* BEGIN Passage given *
Y’know, I had this terribly provocative article I wanted to publish, a real shit-stirrer to turn loose on the world…but I think getting a little more down-to-earth and personal is in order. There’s a lot of apprehension I see in some spaces about this thing called “The Iron Age,” a term used to described the modern era of independent entertainment where it is up to the proverbial little guy to fill the void left by the decline of mainstream studios/publishers/labels. Some of it is people burned by the rise and fall of past movements, the state of markets, etc. Some of it is confusion over voice and direction. And some probably don’t even know what it is.
Here is how I see things: The Iron Age is a term to describe the era in which we find ourselves as indie creatives. There are no figureheads, no codified laws, just a simple golden rule. That rule?
“Become the culture.”
If you don’t like what’s being made, make what you want, or support those who are.
* END Passage given *
* BEGIN Stored data *
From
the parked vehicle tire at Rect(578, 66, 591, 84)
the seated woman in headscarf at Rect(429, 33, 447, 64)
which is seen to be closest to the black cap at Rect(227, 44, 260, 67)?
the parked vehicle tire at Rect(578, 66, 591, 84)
* END Stored data *
[Tasks to carry out]
1 - In the passage on the Iron Age, copy the stretch from "Y’know, I had" through "rule. That rule?".
2 - According to the passage on the Iron Age, what is the one golden rule of that era?
3 - Carry the passage on the Iron Age forward from its final sentence.

[Results by task]
1 -
Y’know, I had this terribly provocative article I wanted to publish, a real shit-stirrer to turn loose on the world…but I think getting a little more down-to-earth and personal is in order. There’s a lot of apprehension I see in some spaces about this thing called “The Iron Age,” a term used to described the modern era of independent entertainment where it is up to the proverbial little guy to fill the void left by the decline of mainstream studios/publishers/labels. Some of it is people burned by the rise and fall of past movements, the state of markets, etc. Some of it is confusion over voice and direction. And some probably don’t even know what it is.
Here is how I see things: The Iron Age is a term to describe the era in which we find ourselves as indie creatives. There are no figureheads, no codified laws, just a simple golden rule. That rule?

2 - "Become the culture."

3 -
Now, because this is the only guiding principal, the amorphous nature makes people question what it can do as a movement. And first off, it really isn’t. It’s largely decentralized, and the only people weeded out are those who have made a mess out of modern IPs and franchises, be they the zealots in the audience or the zealots behind-the-scenes. It’s a matter of gatekeeping the gatekeepers as it were.
More importantly, what the Iron Age has is an incredibly positive energy. These are some of the happiest sonsofbitches I’ve ever met in life. We all got problems, we all have struggles, but we love what we do, and we’re sick of not being able to find that sincerity in the modern day. It is this foundational love that has granted it the synergy it has. We all have our different styles, different tastes, but we all love them dearly. They are a part of us.
There are escapists and there are realists. There are fantasists and there are columnists. Reviewers, writers, musicians, filmmakers, artists; all are welcome so long as you believe in that one guiding principal of creating what you want to see made, or finding what speaks to you in the space.
When I saw the field of independent entertainment before all of this hubbub, I saw a world of great opportunity, great potential, but often of great blindness. Audiences unable to find creators, creators unable to develop followings. Followings were usually made by glomming onto the flailing institutions of yore and burning them in effigy. It led to a following, but one hinged negativity above all else. Beating dead horses was like the Whack-A-Mole of the indie sphere, and whoever took home the high score had a pint-sized chance of getting eyes on their books or records.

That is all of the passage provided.